Zum ersten Gespräch über die Firmengründung erwarteten mich im Hamburger Hotel "Reichshof" die Herren Touba, Milantchi, Boudaghian, Hassan Vladi und Kosrovshahi. Nach einer sehr interessanten Aussprache habe ich etwa zwei Monate reiflich überlegt und mich dann bereit erklärt, in Hamburg eine Teppichveredelung zu gründen.

Der Orient-Teppich: Sie mussten dazu Wien verlassen.

Kiskan: Ich hatte einige Bedenken, meine Heimat zu verlassen, weil ich in Wien zusammen mit meiner Familien ein sehr schönes Leben führte.

Rückblickend muss ich jedoch sagen, dass mir der Abschied dann doch nicht schwer gefallen ist.

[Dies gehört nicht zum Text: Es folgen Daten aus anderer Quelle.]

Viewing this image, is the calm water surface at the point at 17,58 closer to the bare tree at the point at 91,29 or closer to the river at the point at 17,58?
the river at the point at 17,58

Hamburg und seine Menschen haben mir auf Anhieb sehr gefallen.

Der Orient-Teppich: Wie fanden sie einen geeigneten Standort?

Kiskan: 1951 wurde mir vom damaligen amtierenden Senat im Zuge der Industrieansiedlung ein passendes Objekt angeboten. Und zwar in dem ehemaligen Bahrenfelder Gaswerk. Natürlich waren bauliche Veränderungen und neue Einrichtungen nötig. Es war eine große Baustelle. Ich begann, die nötigen Maschinen und Geräte zu bestellen. Größtenteils habe ich sie selber konstruiert und bei verschiedenen Maschinenfabriken bauen lassen. Im März 1952 konnten wir dann in begrenztem Rahmen mit den ersten Veredelungen beginnen.

Der Orient-Teppich: Wie sind die ersten Waschergebnisse ausgefallen?

Kiskan: Es klappte auf Anhieb. Ich kann mich erinnern, dass mein erster Auftrag von der Firma Hrand Boudaghian kam. Es handelte sich um gute Ware aus Täbriz, Heriz, Isfahan und anderen Provenienzen. Jedoch waren bei allen die Farben total verlaufen. Ich dachte: "Na, das fängt ja gut an!", ging aber forsch ans Werk. Zu meiner und des Kunden Freude konnten die Stücke zu 70 % tadellos in Ordnung gebracht werden.

Mein Kunde war so begeistert, dass er mich an einem Freitag nach Travemünde einlud, wo er seine Wochenenden zu verbringen pflegte. Nach eine Kasino- und Barbesuch kam ich wieder zurück nach Hamburg - einigermaßen "beschädigt" von der Siegesfeier. Ja, damals verstand man es trefflich, seiner Dankbarkeit Ausdruck zu verleihen.

Der Orient-Teppich: Wie haben Sie denn die Probleme mit dem Zoll gelöst? Sie waren ja nicht im Freihafen ansässig.

Kiskan: Da gab es eine ganze Reihe von Hürden. Zunächst habe ich die Devisen-Inländer-Eigenschaft erlangt. Trotzdem waren die zolltechnischen Vorgaben immer noch kompliziert. Für jeden Teppich sollte Zoll hinterlegt werden. Das konnte aber mittels einer Bankbürgschaft erledigt werden.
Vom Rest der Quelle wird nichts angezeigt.